Candidato presidencial fala num “vazio imenso” e homenageia o legado humano e artístico do realizador

António José Seguro manifestou profunda consternação pela morte de João Canijo, considerando que o desaparecimento do realizador representa uma perda irreparável para a cultura nacional. Numa nota partilhada nas redes sociais, o candidato presidencial apoiado pelo PS descreveu Canijo como um “cineasta maior”, sublinhando que a sua partida deixa “um vazio imenso” no cinema português e no panorama cultural do país.
Para António José Seguro, a obra de João Canijo ficará para sempre ligada a um olhar lúcido, corajoso e profundamente humano sobre a sociedade portuguesa. “Os seus filmes deram voz a silêncios, expuseram feridas e revelaram emoções profundas”, escreveu, destacando a capacidade do realizador em retratar a realidade sem complacência, mas sempre com empatia e verdade. Uma assinatura artística que, sublinha, permanecerá viva na memória coletiva.

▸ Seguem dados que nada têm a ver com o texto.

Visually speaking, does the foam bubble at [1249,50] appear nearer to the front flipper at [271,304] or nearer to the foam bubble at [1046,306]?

João Canijo morreu esta quinta-feira, aos 68 anos, perto de Vila Viçosa, no distrito de Évora, local onde dividia residência com Lisboa. A informação foi confirmada pela produtora Midas Filmes à agência Lusa, não tendo sido divulgada a causa da morte. O cineasta encontrava-se a finalizar o filme “Encenação” e a concluir a rodagem de uma peça de teatro associada ao mesmo projeto.

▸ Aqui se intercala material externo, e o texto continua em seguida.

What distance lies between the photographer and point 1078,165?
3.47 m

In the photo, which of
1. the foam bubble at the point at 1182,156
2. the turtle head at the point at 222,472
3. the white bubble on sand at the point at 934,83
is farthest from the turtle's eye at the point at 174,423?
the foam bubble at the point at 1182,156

Nascido no Porto, em 1957, João Manuel Altavilla Canijo construiu um percurso singular no cinema português. Depois de frequentar o curso de História, iniciou a carreira como assistente de realização de nomes incontornáveis do cinema internacional, como Manoel de Oliveira, Wim Wenders e Alain Tanner. Ao longo de mais de quatro décadas, deixou uma filmografia marcada por narrativas intensas, contextos familiares densos e personagens femininas fortes, com obras como Sapatos Pretos, Ganhar a Vida, Sangue do Meu Sangue e o díptico Mal Viver / Viver Mal.
O reconhecimento internacional consolidou-se em 2023, quando Mal Viver venceu o Urso de Prata do Júri no Festival de Cinema de Berlim. Nesse mesmo ano, João Canijo recebeu um prémio de carreira do Cineuropa e viu o filme ser escolhido como candidato português aos Óscares.
António José Seguro encerrou a sua homenagem deixando “sentidos sentimentos” à família, amigos e colaboradores do realizador, sublinhando que o legado de João Canijo continuará a inspirar, inquietar e emocionar as gerações futuras.